What to work on
All lines from the opening of the material up to and including the line with "equisoft-logo" should be transcribed exactly, pictures excepted.

Material for the task

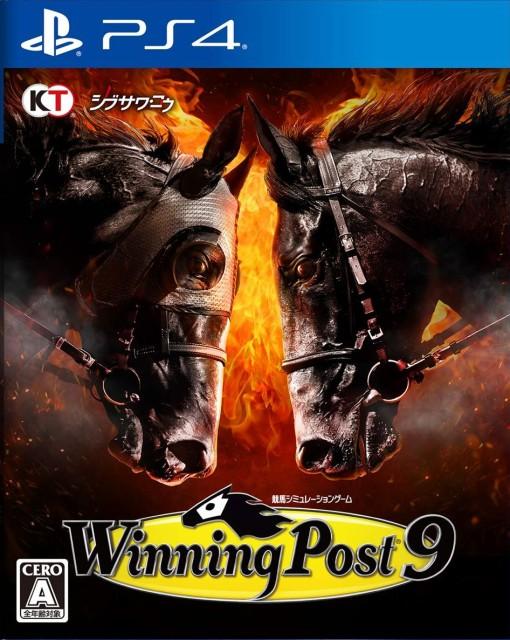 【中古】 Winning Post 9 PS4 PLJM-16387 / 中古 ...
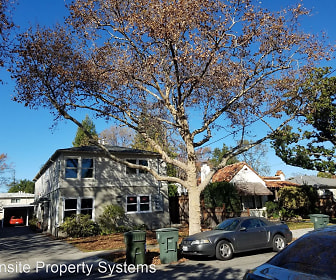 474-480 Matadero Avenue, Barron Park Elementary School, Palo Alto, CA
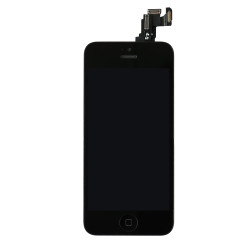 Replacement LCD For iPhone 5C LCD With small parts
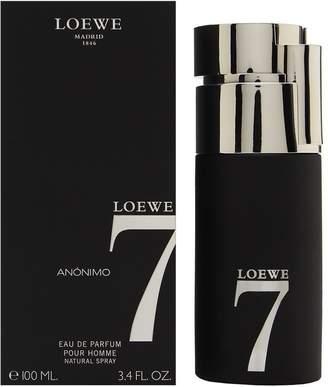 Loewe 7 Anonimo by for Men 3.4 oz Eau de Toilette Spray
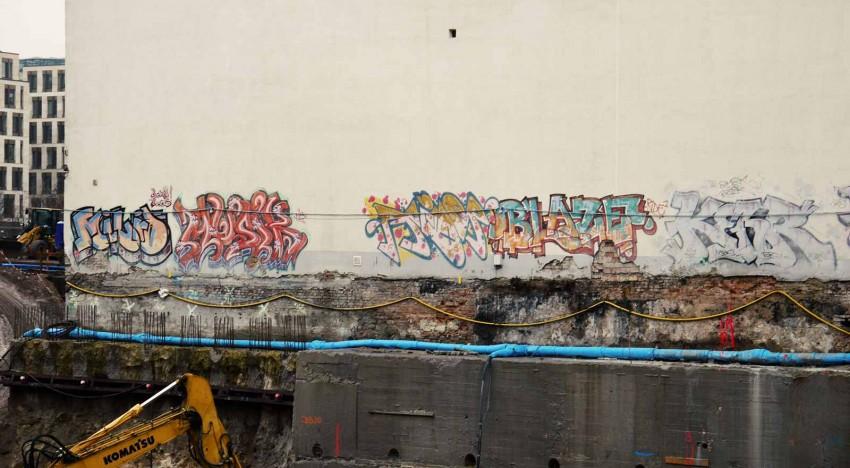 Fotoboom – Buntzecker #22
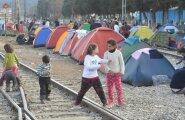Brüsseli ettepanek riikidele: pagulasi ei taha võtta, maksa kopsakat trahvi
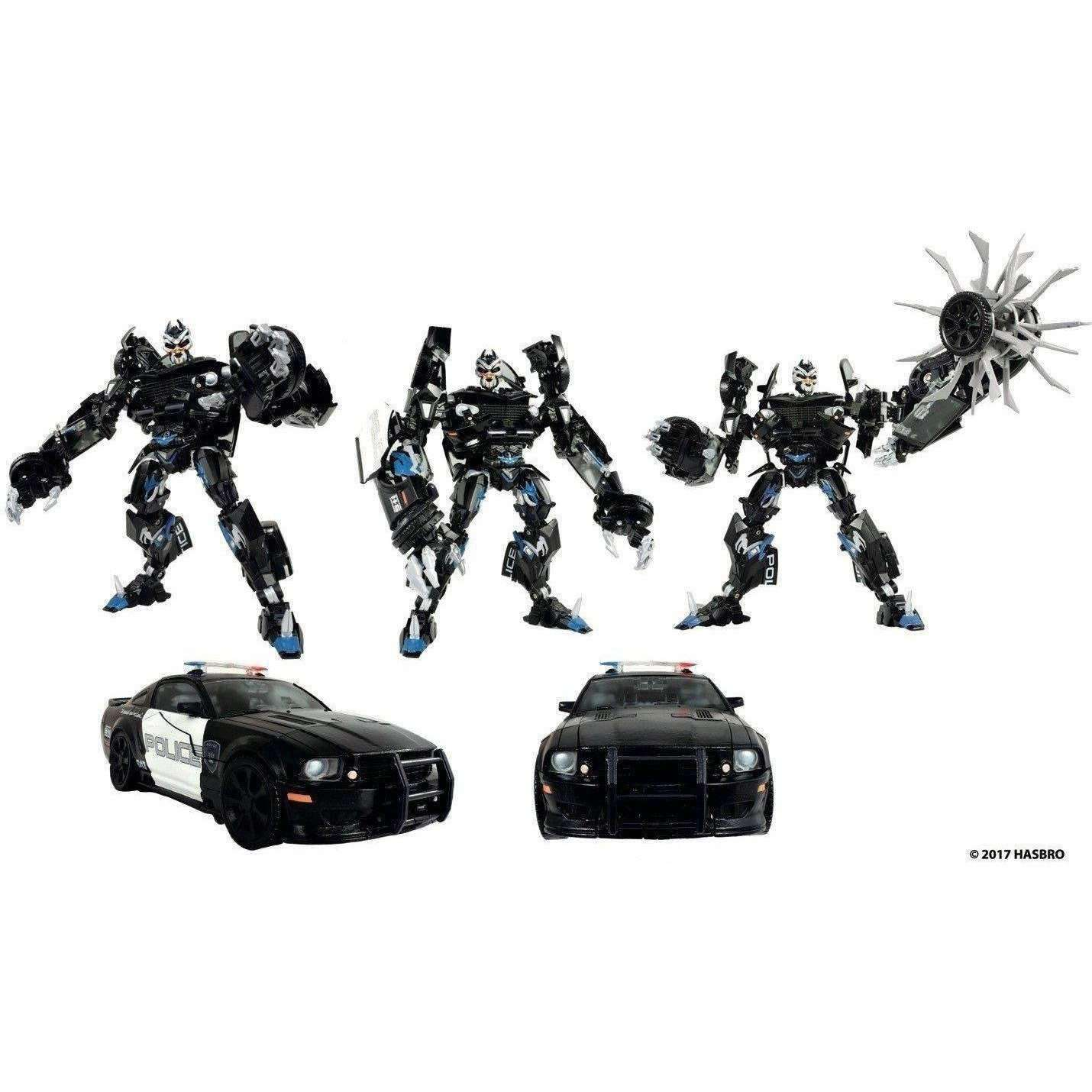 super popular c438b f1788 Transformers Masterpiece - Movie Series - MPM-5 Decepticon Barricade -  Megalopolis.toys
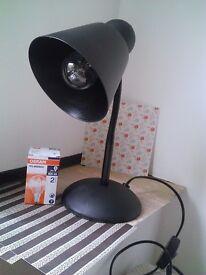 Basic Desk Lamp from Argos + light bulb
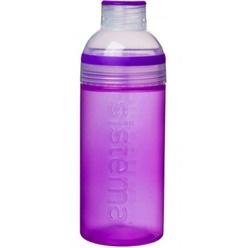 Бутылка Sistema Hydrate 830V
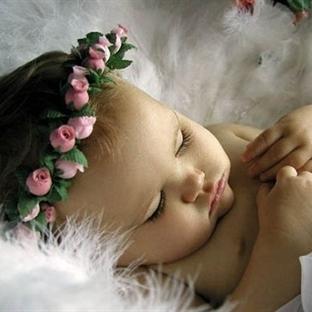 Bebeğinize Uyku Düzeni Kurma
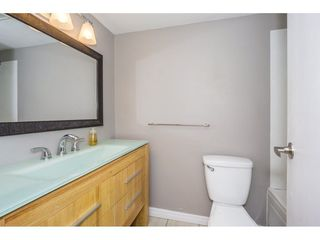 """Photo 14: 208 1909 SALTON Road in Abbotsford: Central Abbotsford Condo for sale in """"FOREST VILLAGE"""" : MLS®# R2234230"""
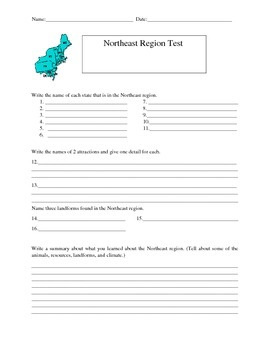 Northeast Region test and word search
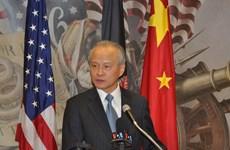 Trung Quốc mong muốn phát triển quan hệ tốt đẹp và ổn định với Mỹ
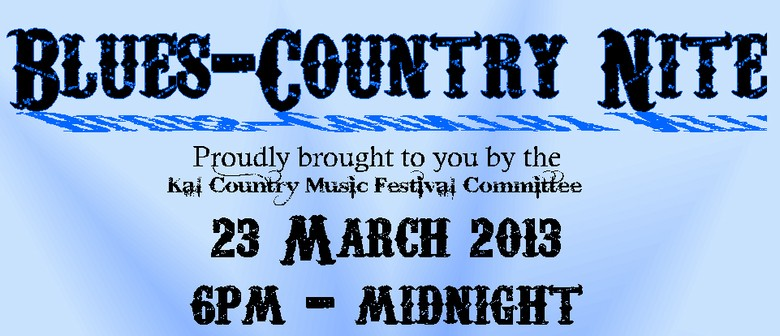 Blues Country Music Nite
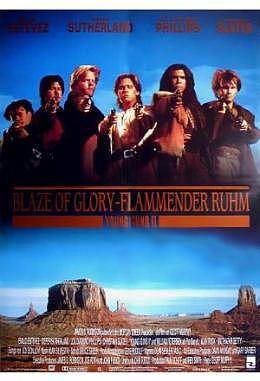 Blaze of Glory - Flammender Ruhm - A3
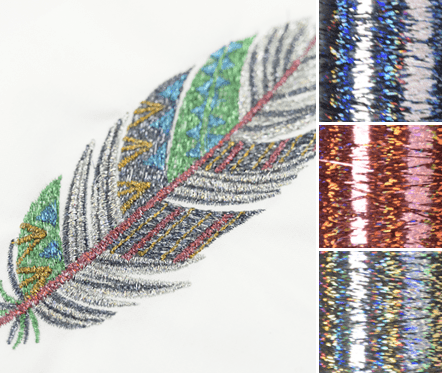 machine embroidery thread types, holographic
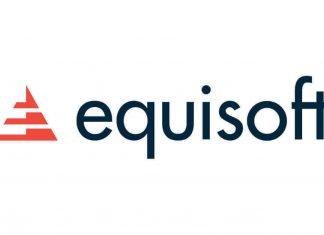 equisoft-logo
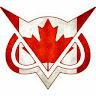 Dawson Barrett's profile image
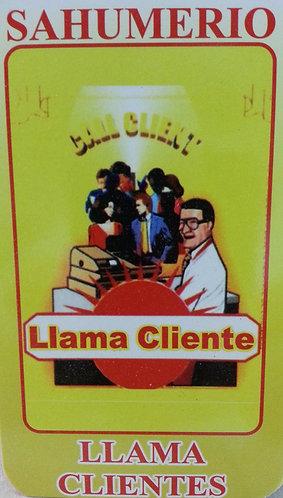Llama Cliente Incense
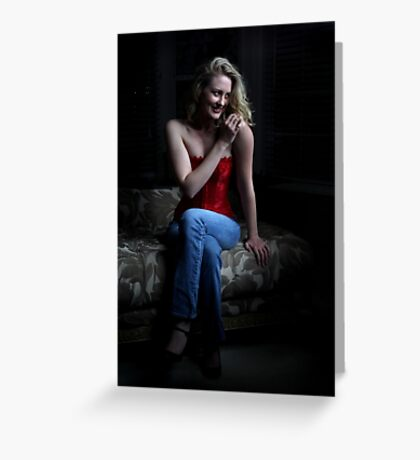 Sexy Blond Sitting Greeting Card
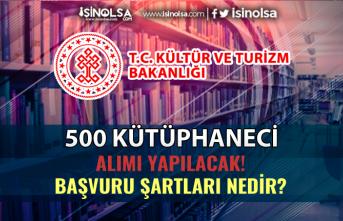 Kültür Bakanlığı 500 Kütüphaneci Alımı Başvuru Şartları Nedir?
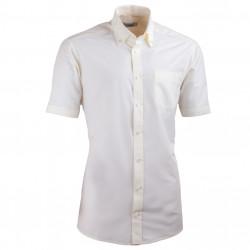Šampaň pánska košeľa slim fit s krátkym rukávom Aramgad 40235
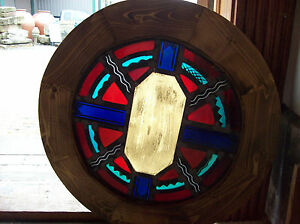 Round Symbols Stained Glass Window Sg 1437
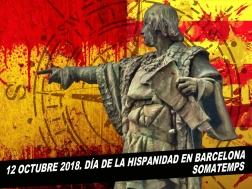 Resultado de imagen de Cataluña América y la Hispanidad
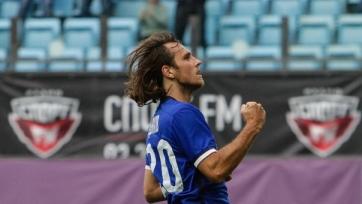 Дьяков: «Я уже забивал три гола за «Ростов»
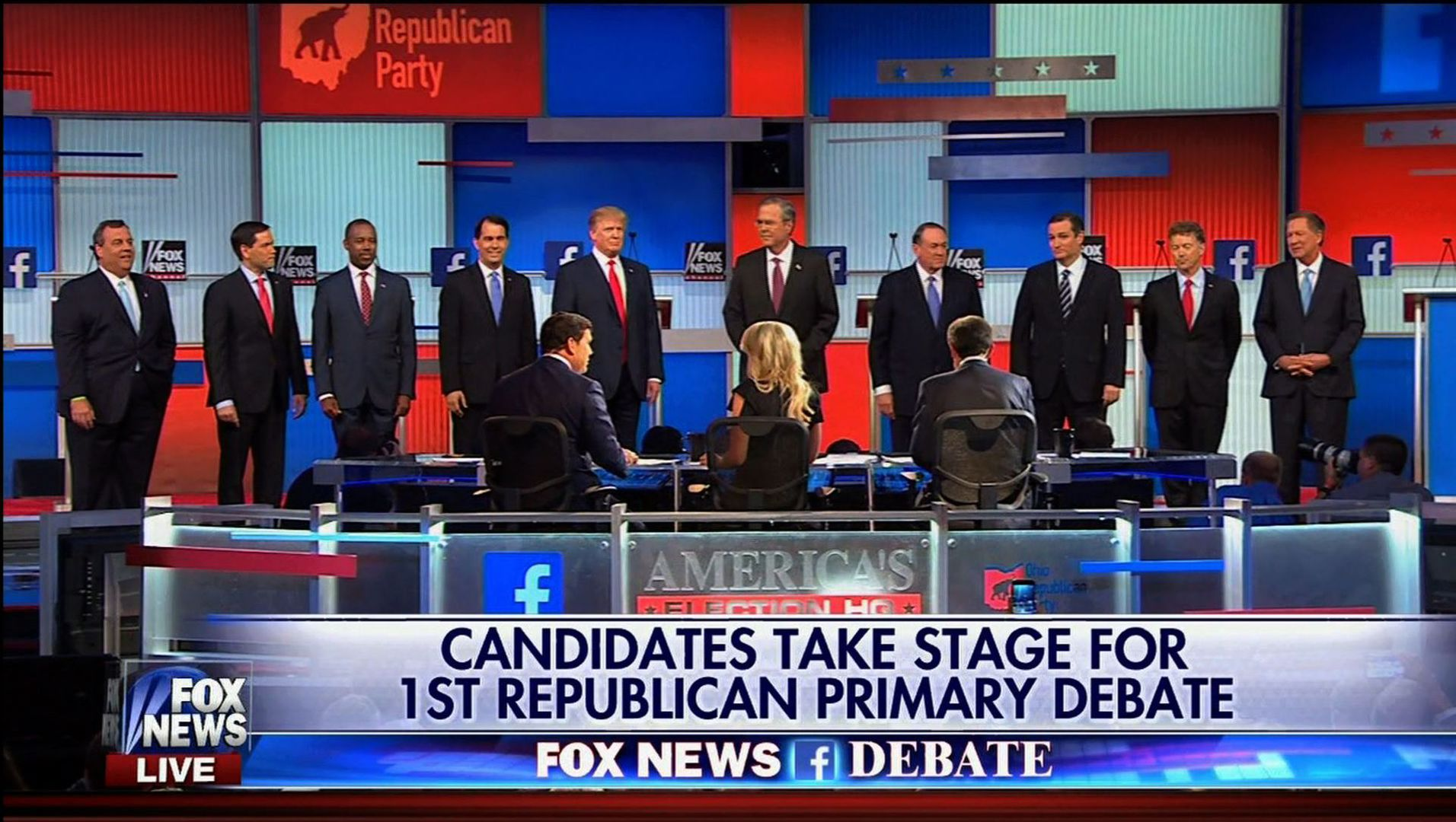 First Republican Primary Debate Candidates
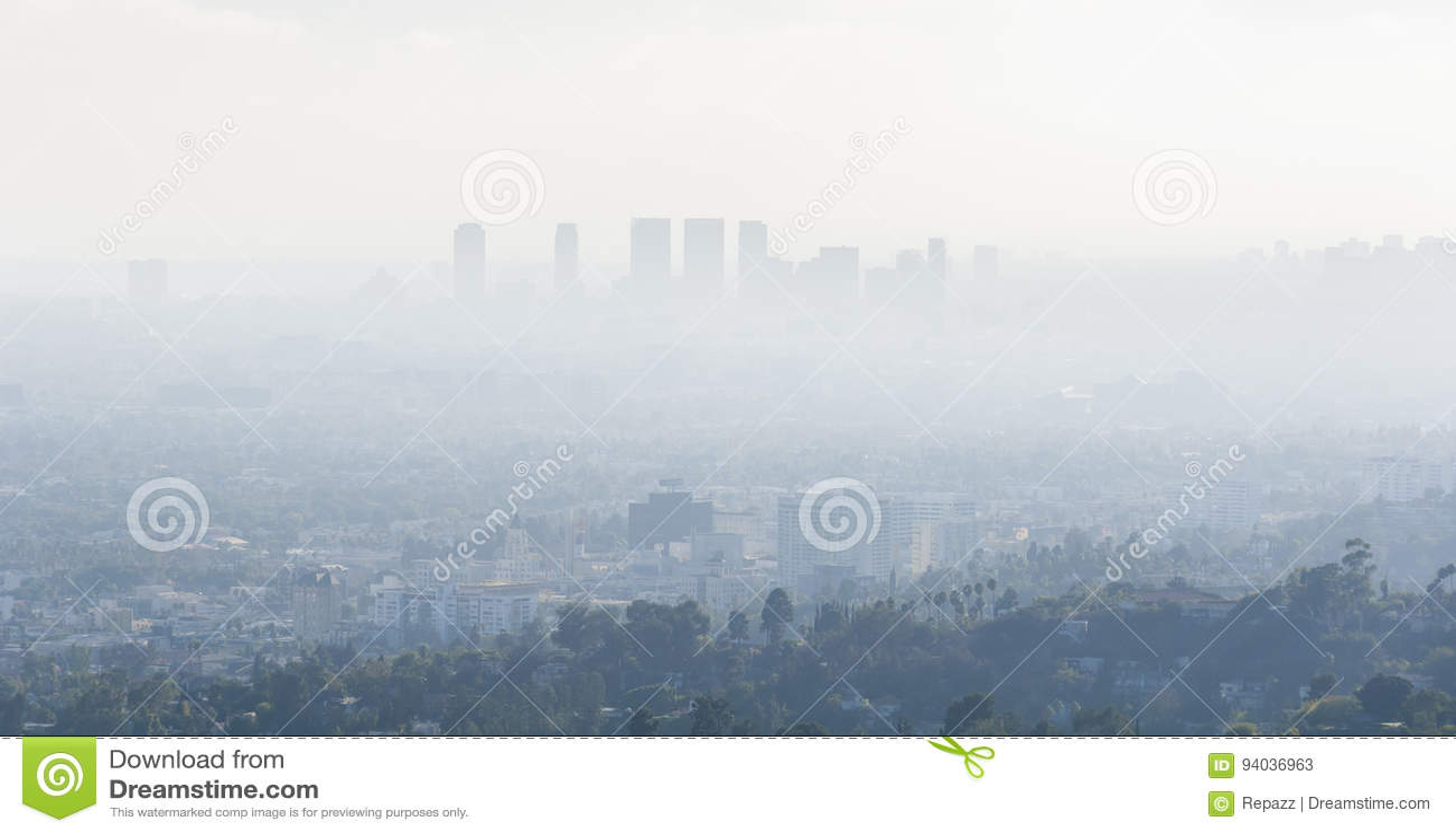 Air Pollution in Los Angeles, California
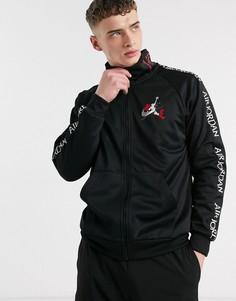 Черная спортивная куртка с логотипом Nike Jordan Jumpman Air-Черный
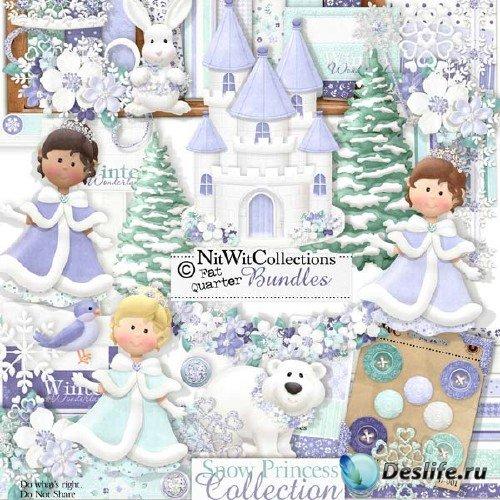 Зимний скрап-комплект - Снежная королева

Solution for this exercise
 【中古】 Winning Post 9 PS4 PLJM-16387 / 中古 ...
 474-480 Matadero Avenue, Barron Park Elementary School, Palo Alto, CA
 Replacement LCD For iPhone 5C LCD With small parts
 Loewe 7 Anonimo by for Men 3.4 oz Eau de Toilette Spray
 Fotoboom – Buntzecker #22
Brüsseli ettepanek riikidele: pagulasi ei taha võtta, maksa kopsakat trahvi
 super popular c438b f1788 Transformers Masterpiece - Movie Series - MPM-5 Decepticon Barricade -  Megalopolis.toys
 Basic Desk Lamp from Argos + light bulb
 Бутылка Sistema Hydrate 830V
 Bebeğinize Uyku Düzeni Kurma
 """Photo 14: 208 1909 SALTON Road in Abbotsford: Central Abbotsford Condo for sale in """"FOREST VILLAGE"""" : MLS®# R2234230"""
 Northeast Region test and word search
 Trung Quốc mong muốn phát triển quan hệ tốt đẹp và ổn định với Mỹ
 Blues Country Music Nite
 Blaze of Glory - Flammender Ruhm - A3
 machine embroidery thread types, holographic
 equisoft-logo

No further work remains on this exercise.